TASI exhibition to feature diverse interpretations of compositions
The Art Studio, Inc. is encouraging artists to create works for “Sound/InSight,” an open invitational show inspired by a pair of original compositions by Lamar University music majors.
The show will open Nov. 4 with a reception 7 p.m. to 10 p.m., and run through Nov. 24.
Submissions will be accepted in person noon to 5 p.m., Oct. 31-Nov. 2 at The Art Studio, 720 Franklin in downtown Beaumont.
“The idea is for artists of any medium to listen to the pieces of music and create a work that is directly inspired by the music,” Andy Coughlan, exhibition curator, said. “The show is open to everyone, but they can only submit one piece.
“It will be fascinating to see the diversity of interpretations of the work,”
Coughlan said the show is a collaboration with the Lamar University music department’s composing instructor Nick Rissman, who organized the students submissions.
“I will reveal the names of the two student composers later,” Coughlan said. “I don’t want to put anything put there that will suggest how the work will look — I hope everyone’s imagination can fly unfettered by preconceptions.”
Here is the first composition
Here is the second composition
While all types of work, from painting to photography, from wood to clay, will be accepted, Coughlan said he expects a large number of participants, so be mindful of size. Paintings and other 2-dimensional works should not exceed 36 inches, and 3D works should not exceed 48 inches in height and 50 pounds in weight.
“I may have to reject the wall-size mural you drag down to The Studio, but that is the only way a work will be rejected,” he said. “You bring, I’ll hang it — guaranteed.”

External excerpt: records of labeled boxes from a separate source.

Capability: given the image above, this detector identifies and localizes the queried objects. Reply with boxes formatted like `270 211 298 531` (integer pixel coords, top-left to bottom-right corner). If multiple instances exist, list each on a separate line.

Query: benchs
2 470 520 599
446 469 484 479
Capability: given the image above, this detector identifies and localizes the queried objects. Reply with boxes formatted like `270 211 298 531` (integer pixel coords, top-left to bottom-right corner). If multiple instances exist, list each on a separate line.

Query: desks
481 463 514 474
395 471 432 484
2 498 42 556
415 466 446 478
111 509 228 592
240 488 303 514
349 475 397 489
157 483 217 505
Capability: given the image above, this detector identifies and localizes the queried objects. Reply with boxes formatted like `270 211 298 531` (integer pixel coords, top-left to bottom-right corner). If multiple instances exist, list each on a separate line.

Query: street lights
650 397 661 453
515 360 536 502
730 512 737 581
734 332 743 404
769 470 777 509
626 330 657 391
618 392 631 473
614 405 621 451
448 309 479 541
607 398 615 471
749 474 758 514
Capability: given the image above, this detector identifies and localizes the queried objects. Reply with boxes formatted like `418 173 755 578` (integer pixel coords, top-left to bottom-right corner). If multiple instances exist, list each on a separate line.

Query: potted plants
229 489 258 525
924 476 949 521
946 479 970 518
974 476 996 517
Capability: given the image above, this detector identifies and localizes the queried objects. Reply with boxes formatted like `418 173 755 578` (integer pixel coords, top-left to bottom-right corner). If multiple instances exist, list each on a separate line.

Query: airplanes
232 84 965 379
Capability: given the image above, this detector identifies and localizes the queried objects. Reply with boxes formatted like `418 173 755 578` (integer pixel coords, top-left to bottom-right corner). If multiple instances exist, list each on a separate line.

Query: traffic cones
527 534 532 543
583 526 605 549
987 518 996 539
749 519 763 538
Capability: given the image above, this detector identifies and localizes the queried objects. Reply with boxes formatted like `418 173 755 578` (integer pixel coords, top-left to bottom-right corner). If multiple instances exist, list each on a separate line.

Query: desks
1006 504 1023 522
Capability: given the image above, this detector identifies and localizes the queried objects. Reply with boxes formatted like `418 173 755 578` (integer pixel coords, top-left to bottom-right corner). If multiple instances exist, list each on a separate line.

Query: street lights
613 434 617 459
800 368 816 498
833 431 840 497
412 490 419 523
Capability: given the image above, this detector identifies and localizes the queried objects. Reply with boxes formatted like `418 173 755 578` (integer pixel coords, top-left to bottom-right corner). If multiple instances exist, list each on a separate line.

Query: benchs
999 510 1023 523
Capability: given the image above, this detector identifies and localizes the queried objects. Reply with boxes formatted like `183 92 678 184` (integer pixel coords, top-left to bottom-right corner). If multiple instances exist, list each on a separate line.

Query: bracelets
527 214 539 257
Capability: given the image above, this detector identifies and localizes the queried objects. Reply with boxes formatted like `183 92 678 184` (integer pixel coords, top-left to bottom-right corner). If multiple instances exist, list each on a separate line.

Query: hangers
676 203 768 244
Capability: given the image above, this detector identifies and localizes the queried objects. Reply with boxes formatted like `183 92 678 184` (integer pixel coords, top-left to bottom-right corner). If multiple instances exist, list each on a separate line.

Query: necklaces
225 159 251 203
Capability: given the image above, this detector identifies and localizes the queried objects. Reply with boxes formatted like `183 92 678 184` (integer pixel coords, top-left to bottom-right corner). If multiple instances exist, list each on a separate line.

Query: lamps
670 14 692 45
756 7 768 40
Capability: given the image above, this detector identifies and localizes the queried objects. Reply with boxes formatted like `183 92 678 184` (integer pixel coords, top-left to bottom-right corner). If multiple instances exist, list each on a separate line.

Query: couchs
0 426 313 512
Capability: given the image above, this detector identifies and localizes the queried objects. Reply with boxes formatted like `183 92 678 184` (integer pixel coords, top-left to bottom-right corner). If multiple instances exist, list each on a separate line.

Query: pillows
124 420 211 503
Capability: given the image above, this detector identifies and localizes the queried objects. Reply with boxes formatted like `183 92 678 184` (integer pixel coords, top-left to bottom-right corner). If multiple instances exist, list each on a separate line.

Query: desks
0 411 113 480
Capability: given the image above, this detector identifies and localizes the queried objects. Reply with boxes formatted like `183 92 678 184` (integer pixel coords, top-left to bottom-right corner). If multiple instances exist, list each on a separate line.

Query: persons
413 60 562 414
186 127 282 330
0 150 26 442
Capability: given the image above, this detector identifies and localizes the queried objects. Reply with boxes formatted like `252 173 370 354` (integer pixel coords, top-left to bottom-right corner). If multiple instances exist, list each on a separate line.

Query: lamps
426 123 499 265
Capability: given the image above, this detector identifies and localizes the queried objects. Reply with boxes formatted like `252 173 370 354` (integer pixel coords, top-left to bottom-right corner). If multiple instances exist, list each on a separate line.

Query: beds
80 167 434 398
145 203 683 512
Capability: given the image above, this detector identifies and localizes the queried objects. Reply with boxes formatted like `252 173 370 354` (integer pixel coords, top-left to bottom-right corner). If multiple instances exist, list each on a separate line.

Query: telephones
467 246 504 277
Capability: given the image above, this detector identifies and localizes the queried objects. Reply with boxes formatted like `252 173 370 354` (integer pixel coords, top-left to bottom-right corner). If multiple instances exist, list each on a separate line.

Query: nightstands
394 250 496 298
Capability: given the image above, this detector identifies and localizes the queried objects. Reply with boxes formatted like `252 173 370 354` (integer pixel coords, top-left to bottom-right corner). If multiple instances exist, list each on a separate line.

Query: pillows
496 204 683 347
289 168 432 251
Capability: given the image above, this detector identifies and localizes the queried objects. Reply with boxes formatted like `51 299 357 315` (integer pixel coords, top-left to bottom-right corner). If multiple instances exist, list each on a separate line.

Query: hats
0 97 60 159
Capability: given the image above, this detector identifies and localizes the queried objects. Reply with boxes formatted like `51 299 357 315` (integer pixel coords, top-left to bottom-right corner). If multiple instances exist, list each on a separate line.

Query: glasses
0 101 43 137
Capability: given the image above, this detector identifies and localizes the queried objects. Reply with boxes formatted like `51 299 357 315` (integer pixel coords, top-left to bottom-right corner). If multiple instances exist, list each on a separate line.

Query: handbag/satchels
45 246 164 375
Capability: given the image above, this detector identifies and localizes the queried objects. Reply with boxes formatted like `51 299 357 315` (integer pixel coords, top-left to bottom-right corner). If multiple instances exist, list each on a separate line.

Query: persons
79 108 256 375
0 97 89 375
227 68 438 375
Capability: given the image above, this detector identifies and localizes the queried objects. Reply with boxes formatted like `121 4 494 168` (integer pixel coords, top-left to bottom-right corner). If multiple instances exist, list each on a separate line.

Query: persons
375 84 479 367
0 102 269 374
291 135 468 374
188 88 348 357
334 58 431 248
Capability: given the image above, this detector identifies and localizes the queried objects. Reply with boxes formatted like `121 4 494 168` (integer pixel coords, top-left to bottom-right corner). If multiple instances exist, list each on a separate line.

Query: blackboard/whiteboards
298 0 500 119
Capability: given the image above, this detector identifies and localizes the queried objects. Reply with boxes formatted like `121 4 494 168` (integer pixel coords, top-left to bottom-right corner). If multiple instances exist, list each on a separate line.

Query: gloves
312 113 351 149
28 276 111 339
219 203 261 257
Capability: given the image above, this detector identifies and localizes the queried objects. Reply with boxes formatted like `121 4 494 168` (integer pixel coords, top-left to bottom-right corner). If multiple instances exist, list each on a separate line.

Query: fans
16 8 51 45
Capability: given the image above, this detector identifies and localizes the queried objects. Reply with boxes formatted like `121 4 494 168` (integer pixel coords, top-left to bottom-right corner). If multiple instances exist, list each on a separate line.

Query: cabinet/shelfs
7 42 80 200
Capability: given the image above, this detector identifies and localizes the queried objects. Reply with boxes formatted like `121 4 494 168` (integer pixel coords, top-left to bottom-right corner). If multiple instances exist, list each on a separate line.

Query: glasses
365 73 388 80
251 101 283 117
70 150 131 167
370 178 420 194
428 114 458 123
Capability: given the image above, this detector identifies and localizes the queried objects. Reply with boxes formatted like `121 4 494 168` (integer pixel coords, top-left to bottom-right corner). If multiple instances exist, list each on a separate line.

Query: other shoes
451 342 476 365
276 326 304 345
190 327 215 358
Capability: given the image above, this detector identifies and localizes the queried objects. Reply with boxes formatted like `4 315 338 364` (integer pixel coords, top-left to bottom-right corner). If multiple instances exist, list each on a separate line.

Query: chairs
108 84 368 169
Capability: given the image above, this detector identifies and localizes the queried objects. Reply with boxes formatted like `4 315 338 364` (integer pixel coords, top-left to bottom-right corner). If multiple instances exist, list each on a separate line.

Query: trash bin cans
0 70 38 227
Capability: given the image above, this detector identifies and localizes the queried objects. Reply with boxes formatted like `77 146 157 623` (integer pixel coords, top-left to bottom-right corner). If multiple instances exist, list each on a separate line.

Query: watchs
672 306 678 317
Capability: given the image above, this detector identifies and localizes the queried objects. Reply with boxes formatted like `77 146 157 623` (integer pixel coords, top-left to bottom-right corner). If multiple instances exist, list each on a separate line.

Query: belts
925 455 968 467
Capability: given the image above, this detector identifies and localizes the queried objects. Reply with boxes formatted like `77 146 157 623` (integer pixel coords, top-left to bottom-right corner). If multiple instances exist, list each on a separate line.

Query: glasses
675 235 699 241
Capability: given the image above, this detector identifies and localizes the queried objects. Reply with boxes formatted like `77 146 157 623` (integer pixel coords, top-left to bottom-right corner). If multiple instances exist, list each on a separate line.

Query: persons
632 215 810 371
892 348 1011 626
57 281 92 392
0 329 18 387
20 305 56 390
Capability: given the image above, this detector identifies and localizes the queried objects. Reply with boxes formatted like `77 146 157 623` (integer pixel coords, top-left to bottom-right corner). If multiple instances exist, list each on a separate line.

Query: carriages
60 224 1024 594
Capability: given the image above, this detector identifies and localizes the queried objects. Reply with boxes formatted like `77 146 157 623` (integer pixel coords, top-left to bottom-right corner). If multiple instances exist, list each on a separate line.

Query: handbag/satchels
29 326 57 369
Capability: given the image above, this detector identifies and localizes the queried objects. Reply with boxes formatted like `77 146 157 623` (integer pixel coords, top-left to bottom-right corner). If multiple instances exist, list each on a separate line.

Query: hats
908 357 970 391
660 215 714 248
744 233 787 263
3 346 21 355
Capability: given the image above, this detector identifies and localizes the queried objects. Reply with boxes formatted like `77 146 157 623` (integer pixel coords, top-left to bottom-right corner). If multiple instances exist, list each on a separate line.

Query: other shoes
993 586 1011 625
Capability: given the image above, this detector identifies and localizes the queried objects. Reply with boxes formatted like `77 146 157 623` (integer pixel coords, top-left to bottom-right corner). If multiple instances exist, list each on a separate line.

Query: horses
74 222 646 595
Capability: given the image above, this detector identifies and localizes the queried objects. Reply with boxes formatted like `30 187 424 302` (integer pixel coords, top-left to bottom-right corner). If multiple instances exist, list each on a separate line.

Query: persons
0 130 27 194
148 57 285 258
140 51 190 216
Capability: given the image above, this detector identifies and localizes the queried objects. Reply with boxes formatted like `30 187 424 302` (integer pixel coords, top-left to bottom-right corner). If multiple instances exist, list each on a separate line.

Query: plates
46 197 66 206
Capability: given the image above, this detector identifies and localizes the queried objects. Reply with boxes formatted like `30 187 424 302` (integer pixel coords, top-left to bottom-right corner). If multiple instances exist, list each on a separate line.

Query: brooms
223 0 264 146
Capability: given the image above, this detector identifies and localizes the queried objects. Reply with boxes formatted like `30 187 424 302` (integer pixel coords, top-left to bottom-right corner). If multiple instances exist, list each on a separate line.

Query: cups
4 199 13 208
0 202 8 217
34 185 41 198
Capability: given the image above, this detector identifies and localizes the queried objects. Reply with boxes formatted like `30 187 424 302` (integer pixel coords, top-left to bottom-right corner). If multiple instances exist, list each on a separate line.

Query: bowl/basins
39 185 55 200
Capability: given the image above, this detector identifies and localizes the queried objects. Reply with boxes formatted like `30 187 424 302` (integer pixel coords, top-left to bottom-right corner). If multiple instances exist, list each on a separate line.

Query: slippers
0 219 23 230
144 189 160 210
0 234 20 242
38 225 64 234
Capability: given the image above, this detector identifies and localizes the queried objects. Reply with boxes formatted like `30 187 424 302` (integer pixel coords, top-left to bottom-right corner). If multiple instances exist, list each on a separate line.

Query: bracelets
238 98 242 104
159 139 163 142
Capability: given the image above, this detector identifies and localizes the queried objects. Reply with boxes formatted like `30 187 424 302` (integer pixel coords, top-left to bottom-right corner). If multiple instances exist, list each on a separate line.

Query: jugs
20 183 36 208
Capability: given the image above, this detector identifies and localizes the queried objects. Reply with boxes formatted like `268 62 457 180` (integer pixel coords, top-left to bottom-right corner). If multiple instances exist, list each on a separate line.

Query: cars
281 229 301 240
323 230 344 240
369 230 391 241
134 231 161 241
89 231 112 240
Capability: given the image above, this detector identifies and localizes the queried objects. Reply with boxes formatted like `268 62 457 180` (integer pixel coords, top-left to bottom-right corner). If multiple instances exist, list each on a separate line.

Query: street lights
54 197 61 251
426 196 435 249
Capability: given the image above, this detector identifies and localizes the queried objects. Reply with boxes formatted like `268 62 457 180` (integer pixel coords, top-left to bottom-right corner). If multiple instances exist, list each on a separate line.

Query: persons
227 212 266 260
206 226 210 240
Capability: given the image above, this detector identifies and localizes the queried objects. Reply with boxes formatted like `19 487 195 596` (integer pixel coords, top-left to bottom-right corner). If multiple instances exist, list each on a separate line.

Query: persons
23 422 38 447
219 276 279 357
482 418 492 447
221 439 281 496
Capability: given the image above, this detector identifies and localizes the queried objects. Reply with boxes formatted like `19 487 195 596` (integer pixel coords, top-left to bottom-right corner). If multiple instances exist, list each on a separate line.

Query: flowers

Coughlan said that although the show is not until November, he wants to give ample time for people to really absorb the music for their creations.
“Of course, I know a lot of artists — me included — may be rushing to finish right before deadline, but I want to make sure everyone has the chance to join in.”
The gallery will be separated according to the piece chosen.
“It will be fascinating to see the wide variety of interpretations side by side,” Coughlan said.